In 2009, Computer Weekly told the stories of seven subpostmasters affected by the problems, which led many more who had suffered losses to come forward and the establishment of the JFSA (see timeline below for Computer Weekly coverage of the scandal). 

The 2019 High Court victory forced the Post Office, through government money, to compensate about 2,500 other subpostmasters affected and paved the way for subpostmasters to have wrongful criminal convictions for theft and false accounting overturned. So far, 72 have successfully appealed and will be compensated by the government. They were offered an interim payment of £100,000.

But the government, which has agreed to foot the compensation bill for the Post Office it 100% owns, continues to state that the compensation awarded to JSFA members after the court case was a full and final payment.
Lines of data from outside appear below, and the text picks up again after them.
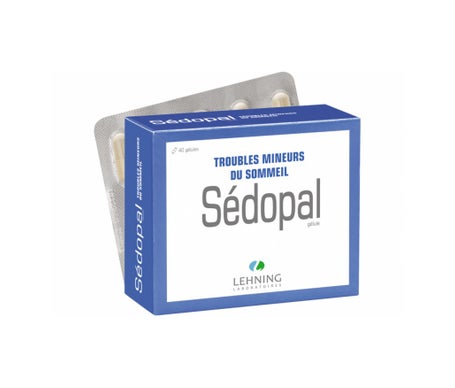 Lehning Sedopal 40caps
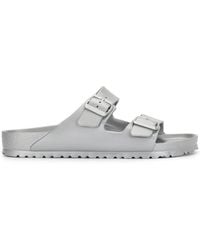 Birkenstock - Arizona Buckled Slides - Lyst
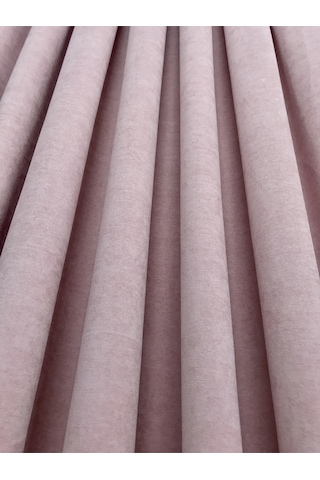Ada Fonluk Gül Kurusu Tek Kanat 1/2,5 Orta Sık Pile Pembe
Osborne wrote in the letter: “It cannot be right that those who decided not to join the original litigation now have access to full and fair compensation whilst the group of 555 litigants have only recovered a tiny fraction of their losses.”

She urged the government to act quickly on awarding fair compensation: “All those affected by this scandal, including consideration given to the 555 litigants, have suffered deep distress and trauma, and have faced stigma throughout the last few years. They must receive compensation that is commensurate with the suffering they have faced. Failure to do this with speed will inevitably lead to further bankruptcies, loss of homes, potential further suicides, and death of those already at an advanced age before they are able to obtain justice and redress for their ordeal.”

Labour MP Kevan Jones, who has campaigned for justice for subpostmasters for over a decade, said: “Without the 555 subpostmasters successfully taking civil action, we would not have discovered the lies, deceit and subsequent cover-up by the Post Office, nor would we have had unsafe convictions overturned or the current judge-led statutory inquiry. It is time for the government to look again at why this group is currently carved out of existing compensation schemes and recognise that appropriate compensation must be put forward.”

Osbourne’s tabled early day motion, a process used by MPs to draw the attention of the House of Commons to a particular issue, reads: “This house believes that the 555 litigants who won civil proceedings against the Post Office should not be excluded from the Post Office Horizon compensation scheme; that the exclusion of these litigants from the compensation scheme is having and will continue to have a direct and devastating impact on these individuals and their families, especially as they exposed the scandal against all odds and have been left with the legal bill for doing so; resolves that all those affected by this scandal, including the 555 litigants, must receive compensation that is commensurate with the suffering they have faced; and strongly urges the government to put in place an external compensation scheme that is outside the scope of the Post Office and provide this group with the redress they not only deserve but are entitled to.”

In December 2021, BEIS minister Paul Scully acknowledged that if it were not for the 555 victims, the scandal might never have been fully revealed. “I recognise what they have done and that none of this would have been possible without their work,” he said. “The 555 performed a massive public service by exposing the wrongdoings of the Post Office and I recognise the deep frustration they have that the settlement with the Post Office is a full and final one and that they don’t qualify for compensation schemes.”

Scully said he had met some of the subpostmasters affected and would “continue to work with them to see what more we can do”.

But former subpostmaster Alan Bates, who chairs the JFSA, said Scully had not been working with the campaign group to resolve the issue.

In in recent letter to Bates, Scully reaffirmed the government’s view that the £57.75m was a full and final payment. He wrote: “So far as unconvicted subpostmasters who participated in the group litigation are concerned, your organisation has already agreed with the Post Office a full and final settlement which is understood to have catered for shortfalls.”